## [Excerpt to read]
++++++++++
# Zoe on Snow



## claybuster (Dec 18, 2008)

Some shots I took this past Sunday:


----------



## rannmiller (Jun 27, 2008)

She's so pretty! She says, "My toes are cold!"


----------



## Guest (Feb 6, 2009)

Just wondering, what's the reason for two collars?

My Greyhound (my first rescue as an adult) was also named Zoe, by the way.

Your dog is gorgeous. Beautiful coat and good weight. The Abady feed must be working.


----------



## Lovemymunchkins (Feb 3, 2009)

Beautiful pictures!


----------



## claybuster (Dec 18, 2008)

LabbieMama said:


> Just wondering, what's the reason for two collars?


Zoe is wearing a Tri-Tronics Sport 65 BPR collar. We're never off lead without it! BPR stands for beeper and that is optional when hunting your dog.

Charlie

Welcome to Tri-Tronics - American Made Electronic Dog Training Equipment


----------



## Guest (Feb 7, 2009)

Thank you, Claybuster, for explaining that to me.


----------



## ChattyCathy (Nov 22, 2008)

She is absolutely gorgeous!!!! Forgive my ignorance... I know you've said it in the past but I can't recall... what breed is she? 

I love her coloring and everything.

:biggrin:


----------



## claybuster (Dec 18, 2008)

Thank you Cathy! In the last pic she would normally have a lot more hair coming off the tail and you can tell she was clipped. When she’s hunting burrs can be a big problem and they stick in the hair in one big clump. She'll get them all over but the tail for some reason is difficult to get them out.

Zoe is a Llewellin Setter (English Field Type). For some very good info about the breed, here is one of the best sites:

The Llewellin Setter Page

If you take a peek at the brief history, you will see two dogs, Count Nobel and Count Gladstone IV...same bloodlines running through my dog (dams side). There is also another really strong line in my Zoe from the sires side. There was a tv show called "Hunting With Hank" on the OLN network. Hank was an uncle for Hanks father, Irish King Bondhu Ashly is my Zoe's grandsire!

If I would have known all this prior on how strong my girl really is, I would have never had her fixed and could be cleaning up on pups (1000-1200 a pup easy).

I got her on a phone call when normally there is a waiting list. Just so happened, last one, mostly black when most are looking for the lighter colors like Orange Belton or mostly white and a little black or orange, chestnut, etc.

Then of course there is Sam's good old bird dog, Old Roy, as depicted on the bag of his feed.

Charlie


----------



## ChattyCathy (Nov 22, 2008)

claybuster said:


> Thank you Cathy! In the last pic she would normally have a lot more hair coming off the tail and you can tell she was clipped. When she’s hunting burrs can be a big problem and they stick in the hair in one big clump. She'll get them all over but the tail for some reason is difficult to get them out.



I know I have had that problem w/my dog and believe me her hair isn't nearly as long as Zoe's.
++++++++++
## [Given information]
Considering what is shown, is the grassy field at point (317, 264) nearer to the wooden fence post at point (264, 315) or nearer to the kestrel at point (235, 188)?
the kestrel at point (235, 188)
++++++++++
## [Brief]
Can you copy the passage of the Zoe on Snow thread above word for word, starting with "She's so pretty!" and going on through "by the way."?

## [Result of the task]
She's so pretty! She says, "My toes are cold!"


----------



## Guest (Feb 6, 2009)

Just wondering, what's the reason for two collars?

My Greyhound (my first rescue as an adult) was also named Zoe, by the way.